How The Courier covered Paul Martin’s conviction on November 18 2008. Image: DC Thomson archives.

Ms Pepper’s recollection from the files was that Martin’s claim “was taken as read”.

She added: “There were no references or contacts made with the partner that was suggested by Mr Martin.

“And that would seem to be a significant omission.

“There was an indication in the assessment process that Mr Martin intended to marry that partner and that there would be a joint commitment to fostering in the future, so that made it even more important to have an engagement with that individual concerned.”

3 – Social workers ‘friendly’ with Martin

Lady Smith stated that one of the victims was under the impression Martin was “very friendly” with some of the social workers.

Ms Pepper responded: “That’s not the impression that I would take from the files, because it’s difficult to gauge friendliness from a written document.

“My impression would be that his explanations would be taken at face value.

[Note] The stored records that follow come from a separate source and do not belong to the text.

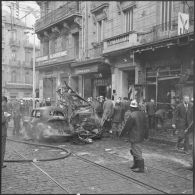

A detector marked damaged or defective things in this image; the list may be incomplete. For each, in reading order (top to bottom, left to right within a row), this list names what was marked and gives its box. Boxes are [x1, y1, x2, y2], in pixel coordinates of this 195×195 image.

burnt car [22, 106, 72, 142]
damaged vehicle [21, 81, 103, 143]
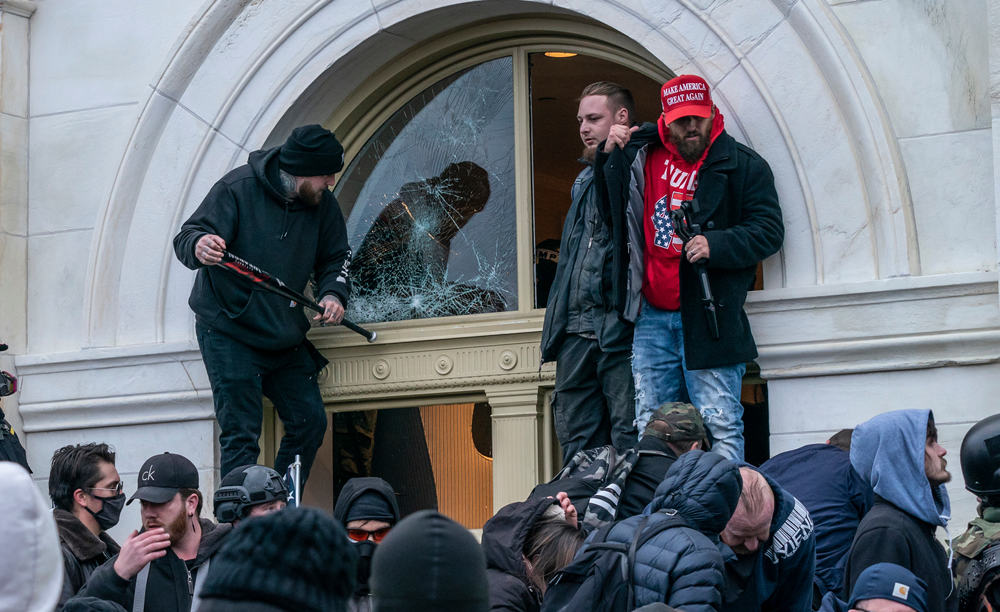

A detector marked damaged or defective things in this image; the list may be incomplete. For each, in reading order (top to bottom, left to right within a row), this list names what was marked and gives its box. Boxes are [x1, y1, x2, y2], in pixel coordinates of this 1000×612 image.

shattered glass pane [340, 57, 520, 326]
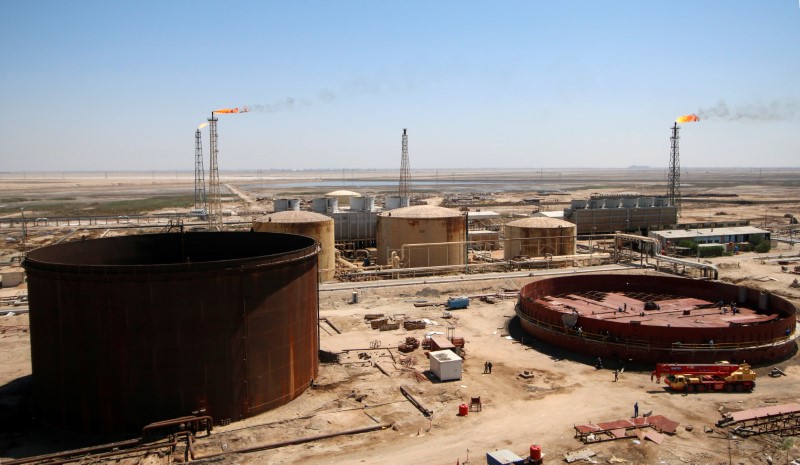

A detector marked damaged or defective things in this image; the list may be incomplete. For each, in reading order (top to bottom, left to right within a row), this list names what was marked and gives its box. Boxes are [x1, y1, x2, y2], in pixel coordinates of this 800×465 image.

rusted storage tank [253, 211, 334, 282]
rusted storage tank [376, 205, 466, 266]
rusted storage tank [506, 217, 576, 260]
rusted storage tank [21, 232, 318, 436]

“That there was perhaps a reluctance to probe into some of his explanations for certain events, which on the face of it were quite concerning.

“So whether that amounts to friendliness or collusion or taking his accounts at face value I’ m not sure, but there was certainly – and that was actually more than one person.

“It wasn’t a single member of staff.

“His view of situations was certainly clearly expressed and accepted in many situations.”

4 – Martin’s information and views ‘rarely questioned’

One of the startling revelations from the report was that the social care department held a high opinion of his care.

A section read: “In the case of Mr Martin his care on the surface appeared exemplary.”

Responding, Ms Pepper said: “I can’t answer for Mrs Conway [independent consultant Jacqueline Conway], but I think on reading the files there’s an assumption that his care was good and he was doing the right thing with the right motivations for young people and trying really hard with the most difficult young people .

“So on that basis he was seen to be doing well.

“And the reports of the young people were that they enjoyed being in his care and in fact wanted to be in his care.”

But she added: “However, there was an immediate trust and acceptance of his information and views that permeated the case management and was rarely questioned or queried prior to 1997.”

5 – Martin resigned amid greater scrutiny

Towards the end of the 20th century more stringent measures were being put into place, according to Ms Pepper.

This eventually led to Martin’s resignation in 1999.

According to the report, he displayed “a level of resistance” to undergo a medical.

“There was an inevitability to his resignation that stemmed from a greater level of scrutiny that was beginning to emerge as normal.”